(Instructions for the task): Turn the rows below into a Markdown table with two columns, Number and Line, and skip any blank lines.

----- Material provided

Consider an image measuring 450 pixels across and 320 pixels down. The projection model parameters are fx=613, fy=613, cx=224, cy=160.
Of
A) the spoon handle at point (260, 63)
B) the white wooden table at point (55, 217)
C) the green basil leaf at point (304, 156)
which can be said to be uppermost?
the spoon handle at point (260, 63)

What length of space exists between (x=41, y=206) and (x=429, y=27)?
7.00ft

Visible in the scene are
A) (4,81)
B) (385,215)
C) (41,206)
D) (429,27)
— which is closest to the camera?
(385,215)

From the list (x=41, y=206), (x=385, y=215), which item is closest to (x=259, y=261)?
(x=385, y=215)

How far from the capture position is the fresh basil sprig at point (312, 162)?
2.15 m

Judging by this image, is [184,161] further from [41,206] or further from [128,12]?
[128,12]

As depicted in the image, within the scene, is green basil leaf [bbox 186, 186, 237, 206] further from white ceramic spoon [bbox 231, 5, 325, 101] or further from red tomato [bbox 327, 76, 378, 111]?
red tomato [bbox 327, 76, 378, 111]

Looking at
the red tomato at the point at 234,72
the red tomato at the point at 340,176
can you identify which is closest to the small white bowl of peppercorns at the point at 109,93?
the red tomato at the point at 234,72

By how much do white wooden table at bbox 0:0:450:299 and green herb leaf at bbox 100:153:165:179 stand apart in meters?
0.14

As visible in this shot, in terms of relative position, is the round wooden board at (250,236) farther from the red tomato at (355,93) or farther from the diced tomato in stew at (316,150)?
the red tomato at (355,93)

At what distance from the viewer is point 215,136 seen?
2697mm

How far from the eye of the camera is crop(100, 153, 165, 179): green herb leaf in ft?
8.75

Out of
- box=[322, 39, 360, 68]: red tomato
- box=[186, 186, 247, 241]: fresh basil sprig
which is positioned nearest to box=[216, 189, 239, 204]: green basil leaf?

----------

(Full response):
| Number | Line |
|---|---|
| 1 | Consider an image measuring 450 pixels across and 320 pixels down. The projection model parameters are fx=613, fy=613, cx=224, cy=160. |
| 2 | Of |
| 3 | A) the spoon handle at point (260, 63) |
| 4 | B) the white wooden table at point (55, 217) |
| 5 | C) the green basil leaf at point (304, 156) |
| 6 | which can be said to be uppermost? |
| 7 | the spoon handle at point (260, 63) |
| 8 | What length of space exists between (x=41, y=206) and (x=429, y=27)? |
| 9 | 7.00ft |
| 10 | Visible in the scene are |
| 11 | A) (4,81) |
| 12 | B) (385,215) |
| 13 | C) (41,206) |
| 14 | D) (429,27) |
| 15 | — which is closest to the camera? |
| 16 | (385,215) |
| 17 | From the list (x=41, y=206), (x=385, y=215), which item is closest to (x=259, y=261)? |
| 18 | (x=385, y=215) |
| 19 | How far from the capture position is the fresh basil sprig at point (312, 162)? |
| 20 | 2.15 m |
| 21 | Judging by this image, is [184,161] further from [41,206] or further from [128,12]? |
| 22 | [128,12] |
| 23 | As depicted in the image, within the scene, is green basil leaf [bbox 186, 186, 237, 206] further from white ceramic spoon [bbox 231, 5, 325, 101] or further from red tomato [bbox 327, 76, 378, 111]? |
| 24 | red tomato [bbox 327, 76, 378, 111] |
| 25 | Looking at |
| 26 | the red tomato at the point at 234,72 |
| 27 | the red tomato at the point at 340,176 |
| 28 | can you identify which is closest to the small white bowl of peppercorns at the point at 109,93? |
| 29 | the red tomato at the point at 234,72 |
| 30 | By how much do white wooden table at bbox 0:0:450:299 and green herb leaf at bbox 100:153:165:179 stand apart in meters? |
| 31 | 0.14 |
| 32 | As visible in this shot, in terms of relative position, is the round wooden board at (250,236) farther from the red tomato at (355,93) or farther from the diced tomato in stew at (316,150)? |
| 33 | the red tomato at (355,93) |
| 34 | At what distance from the viewer is point 215,136 seen? |
| 35 | 2697mm |
| 36 | How far from the eye of the camera is crop(100, 153, 165, 179): green herb leaf in ft? |
| 37 | 8.75 |
| 38 | Out of |
| 39 | - box=[322, 39, 360, 68]: red tomato |
| 40 | - box=[186, 186, 247, 241]: fresh basil sprig |
| 41 | which is positioned nearest to box=[216, 189, 239, 204]: green basil leaf? |